■ **Exercise**
Look for the line containing "Is [146,136] closer" in the listing below. Retype that line and every subsequent line through the last one, and only those.

■ **Data shown**
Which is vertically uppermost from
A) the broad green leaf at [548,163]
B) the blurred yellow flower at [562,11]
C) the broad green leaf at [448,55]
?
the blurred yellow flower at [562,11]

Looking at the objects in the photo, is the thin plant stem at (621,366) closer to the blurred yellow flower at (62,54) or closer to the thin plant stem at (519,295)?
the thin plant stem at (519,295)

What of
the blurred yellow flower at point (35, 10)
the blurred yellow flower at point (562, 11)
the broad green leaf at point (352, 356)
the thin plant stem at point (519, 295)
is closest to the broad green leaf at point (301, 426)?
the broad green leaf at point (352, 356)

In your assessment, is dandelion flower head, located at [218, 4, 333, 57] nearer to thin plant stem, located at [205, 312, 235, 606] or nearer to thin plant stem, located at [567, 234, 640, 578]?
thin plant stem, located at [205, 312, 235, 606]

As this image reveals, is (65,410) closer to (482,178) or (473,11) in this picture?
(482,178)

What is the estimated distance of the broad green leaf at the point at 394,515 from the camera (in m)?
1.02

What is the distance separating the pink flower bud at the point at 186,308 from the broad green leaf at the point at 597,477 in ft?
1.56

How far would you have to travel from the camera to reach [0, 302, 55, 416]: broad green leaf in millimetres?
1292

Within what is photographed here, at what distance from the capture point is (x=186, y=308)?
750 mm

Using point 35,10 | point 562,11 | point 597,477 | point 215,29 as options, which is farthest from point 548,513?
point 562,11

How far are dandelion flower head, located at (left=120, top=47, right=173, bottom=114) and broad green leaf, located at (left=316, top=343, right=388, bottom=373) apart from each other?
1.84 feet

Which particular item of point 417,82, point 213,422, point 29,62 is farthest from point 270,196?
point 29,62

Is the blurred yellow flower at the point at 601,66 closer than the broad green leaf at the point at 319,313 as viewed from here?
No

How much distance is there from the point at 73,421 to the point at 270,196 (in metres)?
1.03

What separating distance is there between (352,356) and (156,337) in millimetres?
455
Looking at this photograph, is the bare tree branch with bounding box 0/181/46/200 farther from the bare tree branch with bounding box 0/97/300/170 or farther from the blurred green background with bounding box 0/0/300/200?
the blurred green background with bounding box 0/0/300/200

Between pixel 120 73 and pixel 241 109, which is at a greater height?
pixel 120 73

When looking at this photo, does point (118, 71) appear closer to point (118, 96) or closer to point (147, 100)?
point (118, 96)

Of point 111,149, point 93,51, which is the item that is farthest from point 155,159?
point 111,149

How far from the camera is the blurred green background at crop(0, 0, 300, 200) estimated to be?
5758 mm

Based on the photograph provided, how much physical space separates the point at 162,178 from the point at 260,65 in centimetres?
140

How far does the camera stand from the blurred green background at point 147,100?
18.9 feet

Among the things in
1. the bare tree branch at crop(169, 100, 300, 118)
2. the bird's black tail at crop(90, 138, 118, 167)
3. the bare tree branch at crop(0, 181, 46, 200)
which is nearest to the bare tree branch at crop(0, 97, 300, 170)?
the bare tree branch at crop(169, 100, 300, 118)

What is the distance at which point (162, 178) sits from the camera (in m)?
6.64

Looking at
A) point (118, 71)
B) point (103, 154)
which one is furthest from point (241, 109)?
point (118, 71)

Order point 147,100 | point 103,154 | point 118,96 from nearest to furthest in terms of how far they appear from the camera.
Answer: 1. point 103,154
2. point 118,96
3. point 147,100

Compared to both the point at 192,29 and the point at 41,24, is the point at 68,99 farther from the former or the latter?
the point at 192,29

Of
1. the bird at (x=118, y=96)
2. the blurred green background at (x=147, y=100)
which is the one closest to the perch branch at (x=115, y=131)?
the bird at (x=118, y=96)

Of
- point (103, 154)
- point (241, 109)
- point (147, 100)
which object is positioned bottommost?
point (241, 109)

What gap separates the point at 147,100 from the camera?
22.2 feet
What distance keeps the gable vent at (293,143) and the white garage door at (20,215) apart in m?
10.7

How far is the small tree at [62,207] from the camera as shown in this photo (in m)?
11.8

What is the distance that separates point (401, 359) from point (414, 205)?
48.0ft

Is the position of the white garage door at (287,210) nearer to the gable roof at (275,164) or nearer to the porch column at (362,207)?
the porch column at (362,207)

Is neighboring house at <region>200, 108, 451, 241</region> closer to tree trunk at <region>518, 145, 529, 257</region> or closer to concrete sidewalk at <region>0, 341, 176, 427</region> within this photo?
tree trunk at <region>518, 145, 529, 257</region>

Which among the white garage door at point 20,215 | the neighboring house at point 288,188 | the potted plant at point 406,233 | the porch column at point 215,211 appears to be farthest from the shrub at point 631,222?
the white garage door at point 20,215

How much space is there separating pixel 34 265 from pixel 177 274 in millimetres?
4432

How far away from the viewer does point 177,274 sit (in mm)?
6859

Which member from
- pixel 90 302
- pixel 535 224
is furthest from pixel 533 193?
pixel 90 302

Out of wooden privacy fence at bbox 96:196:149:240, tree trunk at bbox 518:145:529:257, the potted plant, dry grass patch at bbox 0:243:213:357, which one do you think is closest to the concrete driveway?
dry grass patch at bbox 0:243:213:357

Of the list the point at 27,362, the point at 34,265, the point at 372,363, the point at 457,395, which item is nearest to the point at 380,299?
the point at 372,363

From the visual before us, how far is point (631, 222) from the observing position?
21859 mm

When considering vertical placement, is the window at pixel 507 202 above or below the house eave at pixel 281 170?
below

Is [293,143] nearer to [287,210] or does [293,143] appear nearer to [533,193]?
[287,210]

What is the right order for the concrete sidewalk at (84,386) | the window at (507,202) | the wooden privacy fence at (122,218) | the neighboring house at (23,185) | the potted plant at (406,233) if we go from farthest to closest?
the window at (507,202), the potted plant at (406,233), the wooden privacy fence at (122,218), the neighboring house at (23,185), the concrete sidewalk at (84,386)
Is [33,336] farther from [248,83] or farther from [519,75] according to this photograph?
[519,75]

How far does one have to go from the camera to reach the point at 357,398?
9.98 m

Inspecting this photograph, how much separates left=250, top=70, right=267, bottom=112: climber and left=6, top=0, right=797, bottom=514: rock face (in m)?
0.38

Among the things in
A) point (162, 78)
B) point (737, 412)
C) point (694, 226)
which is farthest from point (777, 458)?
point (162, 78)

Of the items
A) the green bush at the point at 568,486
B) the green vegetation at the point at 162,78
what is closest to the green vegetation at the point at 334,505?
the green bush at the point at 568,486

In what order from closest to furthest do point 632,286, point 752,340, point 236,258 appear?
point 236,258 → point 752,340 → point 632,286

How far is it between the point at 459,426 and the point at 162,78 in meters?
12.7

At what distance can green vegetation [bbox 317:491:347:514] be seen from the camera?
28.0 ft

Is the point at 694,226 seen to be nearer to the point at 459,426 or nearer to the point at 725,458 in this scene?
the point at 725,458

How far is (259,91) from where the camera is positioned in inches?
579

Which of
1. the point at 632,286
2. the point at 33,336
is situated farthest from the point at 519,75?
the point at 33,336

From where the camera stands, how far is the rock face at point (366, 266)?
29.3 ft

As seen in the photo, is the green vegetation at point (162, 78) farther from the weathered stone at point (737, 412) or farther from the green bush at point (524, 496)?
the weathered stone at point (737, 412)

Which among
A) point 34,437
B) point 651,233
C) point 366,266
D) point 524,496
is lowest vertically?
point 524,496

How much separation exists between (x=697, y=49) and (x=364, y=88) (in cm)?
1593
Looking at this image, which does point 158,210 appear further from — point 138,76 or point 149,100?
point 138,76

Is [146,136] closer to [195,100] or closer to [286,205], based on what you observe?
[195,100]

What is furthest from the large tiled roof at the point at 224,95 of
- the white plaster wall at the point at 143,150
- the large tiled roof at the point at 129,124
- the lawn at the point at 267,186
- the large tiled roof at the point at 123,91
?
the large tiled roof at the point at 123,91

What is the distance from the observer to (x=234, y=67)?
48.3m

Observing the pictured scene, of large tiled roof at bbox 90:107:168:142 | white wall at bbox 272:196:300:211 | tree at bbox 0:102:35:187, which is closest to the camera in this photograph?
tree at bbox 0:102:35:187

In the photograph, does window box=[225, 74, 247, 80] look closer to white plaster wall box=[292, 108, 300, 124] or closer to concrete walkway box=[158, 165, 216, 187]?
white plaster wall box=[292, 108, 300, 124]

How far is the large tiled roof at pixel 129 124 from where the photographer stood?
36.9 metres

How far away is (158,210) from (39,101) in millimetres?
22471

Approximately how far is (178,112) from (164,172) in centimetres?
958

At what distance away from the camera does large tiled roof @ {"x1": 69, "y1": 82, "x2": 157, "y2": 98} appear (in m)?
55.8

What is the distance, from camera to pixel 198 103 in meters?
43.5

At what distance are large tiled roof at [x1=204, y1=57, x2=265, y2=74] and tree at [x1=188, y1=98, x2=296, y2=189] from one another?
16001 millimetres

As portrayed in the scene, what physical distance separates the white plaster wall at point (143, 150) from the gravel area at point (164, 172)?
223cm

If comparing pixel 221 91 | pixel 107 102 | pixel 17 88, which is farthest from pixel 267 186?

■ **Expected answer**
Is [146,136] closer to [195,100] or closer to [286,205], based on what you observe?
[195,100]

What is furthest from the large tiled roof at the point at 224,95 of
- the white plaster wall at the point at 143,150
- the large tiled roof at the point at 129,124
- the lawn at the point at 267,186
- the large tiled roof at the point at 123,91
?
the large tiled roof at the point at 123,91

What is the distance from the observer to (x=234, y=67)?
48.3m

Observing the pictured scene, of large tiled roof at bbox 90:107:168:142 | white wall at bbox 272:196:300:211 | tree at bbox 0:102:35:187, which is closest to the camera in this photograph?
tree at bbox 0:102:35:187

In the photograph, does window box=[225, 74, 247, 80] look closer to white plaster wall box=[292, 108, 300, 124] or closer to concrete walkway box=[158, 165, 216, 187]?
white plaster wall box=[292, 108, 300, 124]

How far is the large tiled roof at pixel 129 124 from where the photographer stood?
36.9 metres

How far away is (158,210) from (39,101) in millimetres?
22471

Approximately how far is (178,112) from (164,172) in centimetres?
958

At what distance away from the camera does large tiled roof @ {"x1": 69, "y1": 82, "x2": 157, "y2": 98} appear (in m)?
55.8

What is the distance, from camera to pixel 198 103 in meters?
43.5

At what distance are large tiled roof at [x1=204, y1=57, x2=265, y2=74] and tree at [x1=188, y1=98, x2=296, y2=189] from one another?
16001 millimetres

As portrayed in the scene, what physical distance separates the white plaster wall at point (143, 150) from the gravel area at point (164, 172)?
223cm

If comparing pixel 221 91 | pixel 107 102 | pixel 17 88, which is farthest from pixel 267 186?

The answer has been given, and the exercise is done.